* **TASK REQUIREMENTS**
A. In the Eisley discography, which label released the album Combinations?
B. Name every studio album listed in the Eisley discography.
C. Carry on the Eisley discography from the point where it ends.

* **DOCUMENT PASSAGE**
____

- Studio albums: 5
- EPs: 10
- Music videos: 7

= Eisley discography =

The discography of Eisley, an American rock band from Tyler, Texas. Eisley is composed of Sherri DuPree-Bemis (vocals, guitar), Stacy DuPree-King (vocals, keyboard), Chauntelle DuPree D'Agostino (guitar, vocals), Weston DuPree (drums) and Garron DuPree (bass guitar). They have released five studio albums, ten EPs, and seven music videos. In addition, they have appeared on numerous compilation albums and have recorded many tracks that were never officially released.

==Albums==

| Year | Album | Chart positions |  |  |  |
| US | US Alt | US Indie | US Rock |
| 2005 | Room Noises Released February 8, 2005; Label: Reprise; | 189 | — | — | — |
| 2007 | Combinations Released August 14, 2007; Label: Reprise; | 70 | 23 | — | 23 |
| 2011 | The Valley Released March 1, 2011; Label: Equal Vision; | 80 | 15 | 12 | 20 |
| 2013 | Currents Released May 28, 2013; Label: Equal Vision; | 66 | 17 | 11 | 22 |
| 2017 | I'm Only Dreaming Released February 17, 2017; Label: Equal Vision; | 83 | — | 8 | 15 |

==EPs==

| Release date | Title | Label |
| 2000 | EP1 | Self-released |
| 2002 | EP2 |
| 2003 | Laughing City | Record Collection |
| 2003 | Marvelous Things E.P. | Reprise |
| 2005 | Telescope Eyes E.P. |
Head Against The Sky E.P.

____

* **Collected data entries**
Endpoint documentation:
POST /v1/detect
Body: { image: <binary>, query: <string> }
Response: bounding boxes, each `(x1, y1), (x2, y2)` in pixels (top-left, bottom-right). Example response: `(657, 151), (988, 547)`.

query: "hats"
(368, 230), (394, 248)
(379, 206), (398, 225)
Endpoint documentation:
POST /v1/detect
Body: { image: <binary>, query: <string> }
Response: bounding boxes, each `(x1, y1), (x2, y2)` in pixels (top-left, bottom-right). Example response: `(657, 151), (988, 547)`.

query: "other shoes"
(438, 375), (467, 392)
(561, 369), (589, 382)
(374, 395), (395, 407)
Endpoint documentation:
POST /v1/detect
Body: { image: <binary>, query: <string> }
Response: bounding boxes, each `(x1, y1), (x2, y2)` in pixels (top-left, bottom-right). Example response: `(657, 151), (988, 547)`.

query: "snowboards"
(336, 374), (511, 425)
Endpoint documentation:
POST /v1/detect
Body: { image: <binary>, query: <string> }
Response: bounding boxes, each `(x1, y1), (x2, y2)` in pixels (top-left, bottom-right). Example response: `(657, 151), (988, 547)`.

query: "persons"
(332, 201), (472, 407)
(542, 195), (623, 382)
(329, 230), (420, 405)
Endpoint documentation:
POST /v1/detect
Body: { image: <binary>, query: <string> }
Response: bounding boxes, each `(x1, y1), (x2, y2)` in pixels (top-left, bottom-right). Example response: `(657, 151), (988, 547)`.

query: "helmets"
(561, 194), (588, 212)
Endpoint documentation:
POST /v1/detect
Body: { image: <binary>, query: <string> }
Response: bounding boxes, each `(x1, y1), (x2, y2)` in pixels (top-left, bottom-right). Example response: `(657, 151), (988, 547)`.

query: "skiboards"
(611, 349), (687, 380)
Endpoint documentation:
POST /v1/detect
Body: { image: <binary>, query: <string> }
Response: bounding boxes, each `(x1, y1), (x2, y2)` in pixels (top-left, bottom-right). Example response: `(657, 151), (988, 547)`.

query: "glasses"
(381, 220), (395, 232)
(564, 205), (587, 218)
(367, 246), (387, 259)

____

* **PER-TASK ANSWERS**
A. Reprise

B. Room Noises, Combinations, The Valley, Currents, I'm Only Dreaming

C.
| 2006 | Final Noise E.P. |
| 2007 | Like the Actors E.P. |
| 2009 | Fire Kite E.P. | Sire |
| 2012 | Deep Space E.P. | Equal Vision |

==Music videos==

| Release date | Song | Director |
| 2004 | Marvelous Things | Philip Andelman |
| I Wasn't Prepared (Earlier Version) | Boyd DuPree |
| 2005 | Telescope Eyes | AV Club |
| I Wasn't Prepared | Marvin Jarrett |
| 2007 | Invasion | Miranda Penn |
| Memories | Cory Sheldon |
| 2011 | Smarter | Chris Phelps |
| The Valley | Cory Sheldon |
| 2013 | Currents | Darren King |
| 2017 | Louder Than a Lion | Israel Anthem |
| Always Wrong | Israel Anthem |

==Independent recordings==
Eisley's early independent recordings have been confusing for new fans. The track listings are:
- EP1 – "Pretender", "Dream for Me", "Blackened Crown"
- EP2 version 1 – "Telescope Eyes", "Over the Mountains We Go", "Head Against the Sky"
- EP2 version 2 – Version 1 plus "Dream for Me" and "Blackened Crown"
- EP2 version 3 – Version 2 plus "Mister Pine" and "Laughing City"

Eisley simply added the best of each EP and carried them forward. None of these recordings was released officially but sold at hundreds of shows between 1999 and 2003. EP2 version 3 contains all of the songs from the previous versions, including EP1, except for "Pretender." All songs on the independent recordings are owned by Eisley and they have generously allowed their fans to offer them for download from various places on the web.